_What you need to do_
Rewrite the listing from the line with "Spacious living room" to the line with "Op de afbeelding: Een", swapping "carpet" for "rug" and keeping everything else the same. Leave the pictures out.

_Task inputs_
((
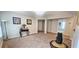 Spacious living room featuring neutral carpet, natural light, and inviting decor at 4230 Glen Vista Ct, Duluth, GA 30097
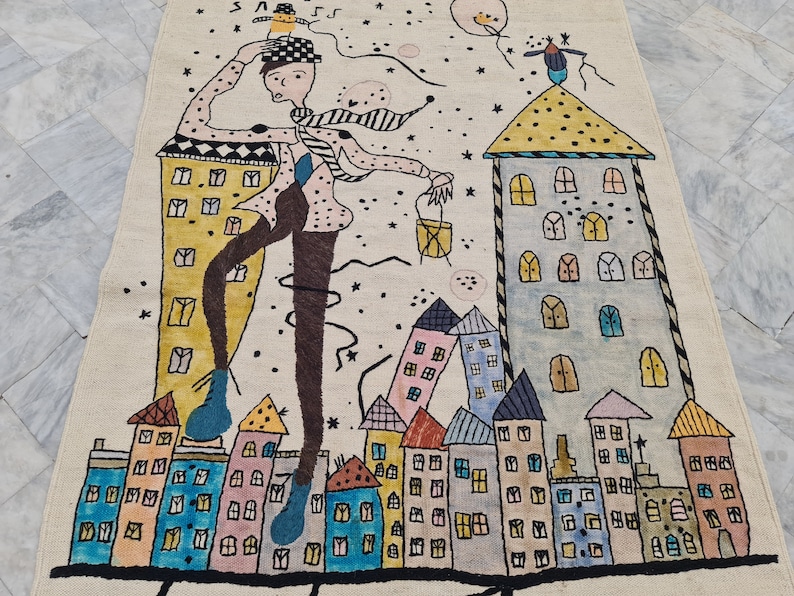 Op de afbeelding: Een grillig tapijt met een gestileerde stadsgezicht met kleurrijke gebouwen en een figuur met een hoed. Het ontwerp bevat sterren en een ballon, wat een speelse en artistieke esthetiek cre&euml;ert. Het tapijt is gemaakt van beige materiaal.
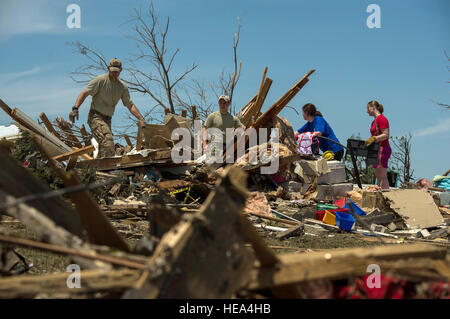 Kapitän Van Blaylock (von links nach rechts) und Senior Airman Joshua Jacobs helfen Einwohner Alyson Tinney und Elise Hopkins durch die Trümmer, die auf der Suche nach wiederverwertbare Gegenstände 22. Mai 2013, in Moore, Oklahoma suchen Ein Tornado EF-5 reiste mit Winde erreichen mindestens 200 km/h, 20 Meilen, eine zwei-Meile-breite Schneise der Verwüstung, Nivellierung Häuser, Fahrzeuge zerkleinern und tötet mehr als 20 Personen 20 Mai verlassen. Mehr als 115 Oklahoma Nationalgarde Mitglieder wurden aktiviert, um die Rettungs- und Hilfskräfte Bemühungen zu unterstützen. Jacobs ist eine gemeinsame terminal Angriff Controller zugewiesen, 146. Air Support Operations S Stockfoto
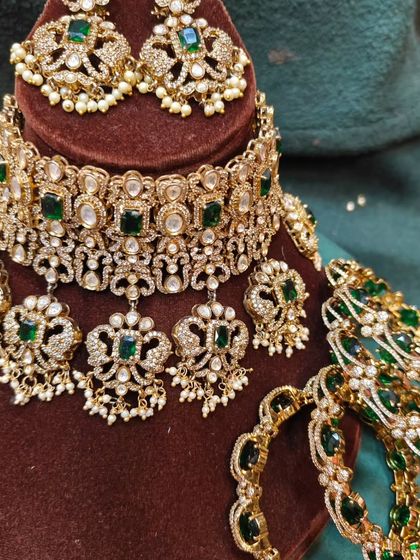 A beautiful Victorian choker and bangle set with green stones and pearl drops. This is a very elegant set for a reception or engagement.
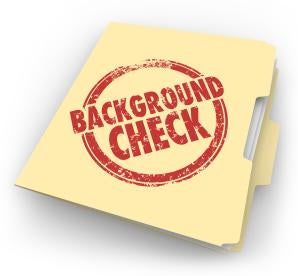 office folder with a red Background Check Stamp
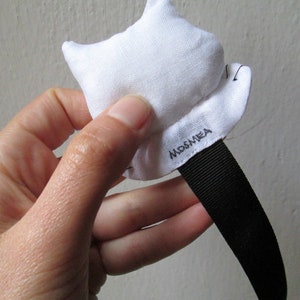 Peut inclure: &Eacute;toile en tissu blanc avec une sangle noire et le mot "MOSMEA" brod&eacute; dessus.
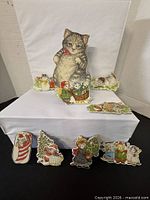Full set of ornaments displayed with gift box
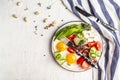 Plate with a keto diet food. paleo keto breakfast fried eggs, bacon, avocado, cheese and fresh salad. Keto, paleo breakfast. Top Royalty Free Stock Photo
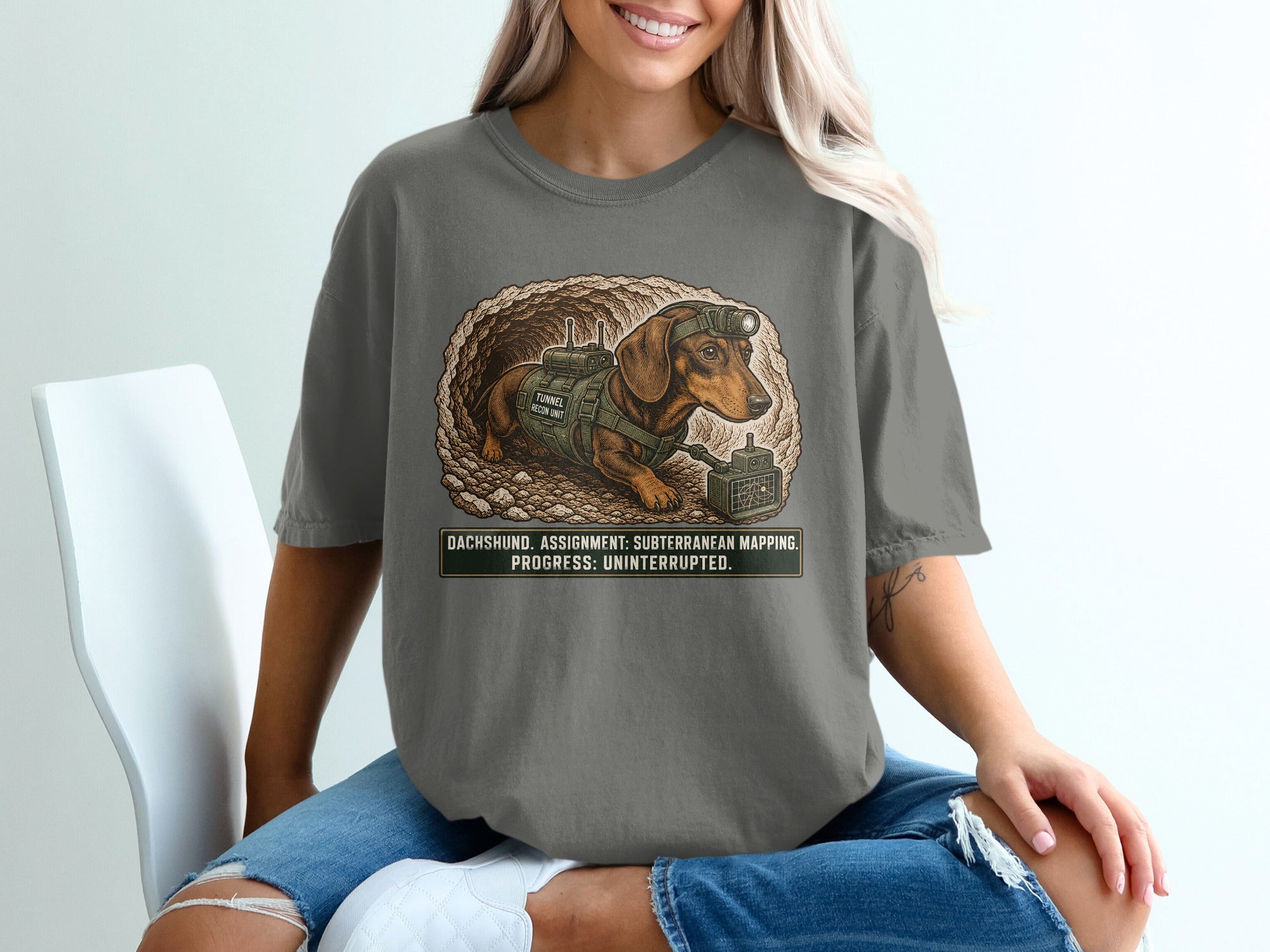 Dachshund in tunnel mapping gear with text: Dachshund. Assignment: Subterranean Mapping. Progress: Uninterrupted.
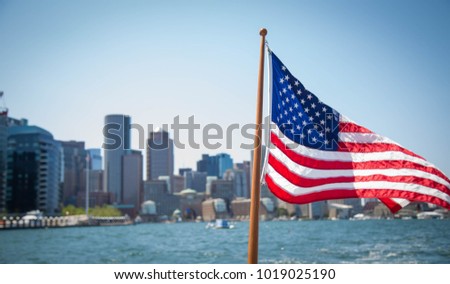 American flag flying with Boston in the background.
))
((
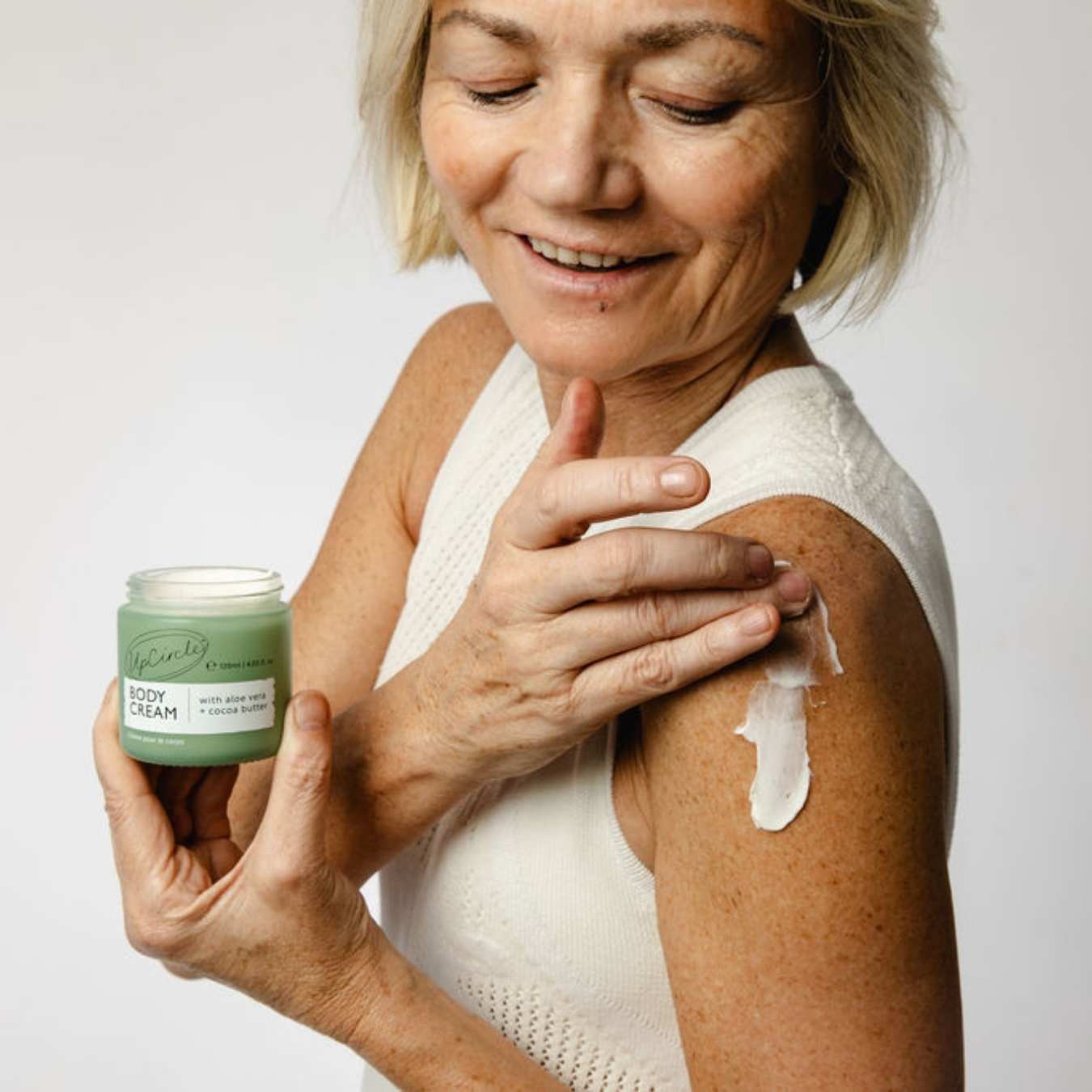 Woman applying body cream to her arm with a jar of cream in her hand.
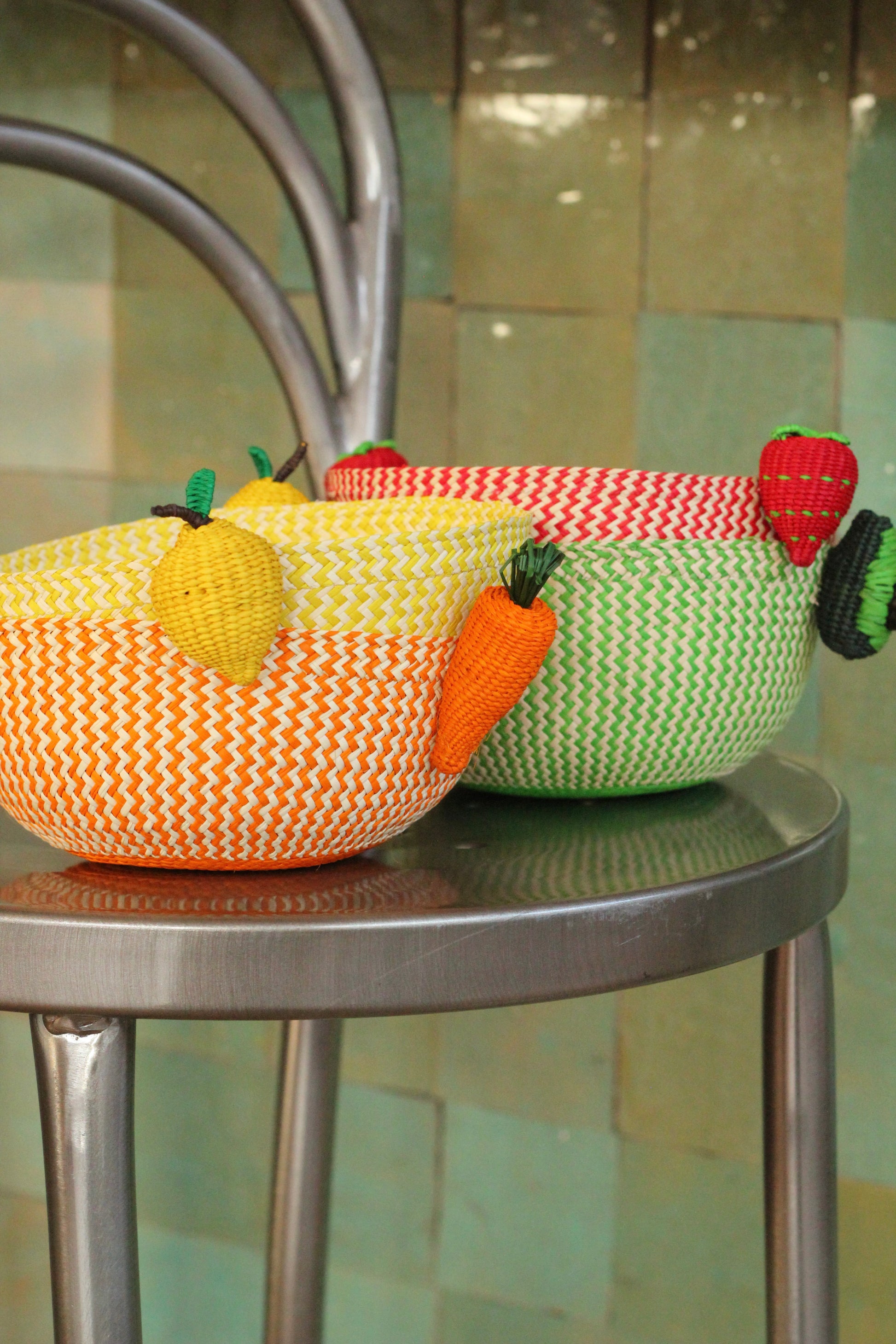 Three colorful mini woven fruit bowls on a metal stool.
))
_Answer section_
 Spacious living room featuring neutral rug, natural light, and inviting decor at 4230 Glen Vista Ct, Duluth, GA 30097
 Op de afbeelding: Een grillig tapijt met een gestileerde stadsgezicht met kleurrijke gebouwen en een figuur met een hoed. Het ontwerp bevat sterren en een ballon, wat een speelse en artistieke esthetiek cre&euml;ert. Het tapijt is gemaakt van beige materiaal.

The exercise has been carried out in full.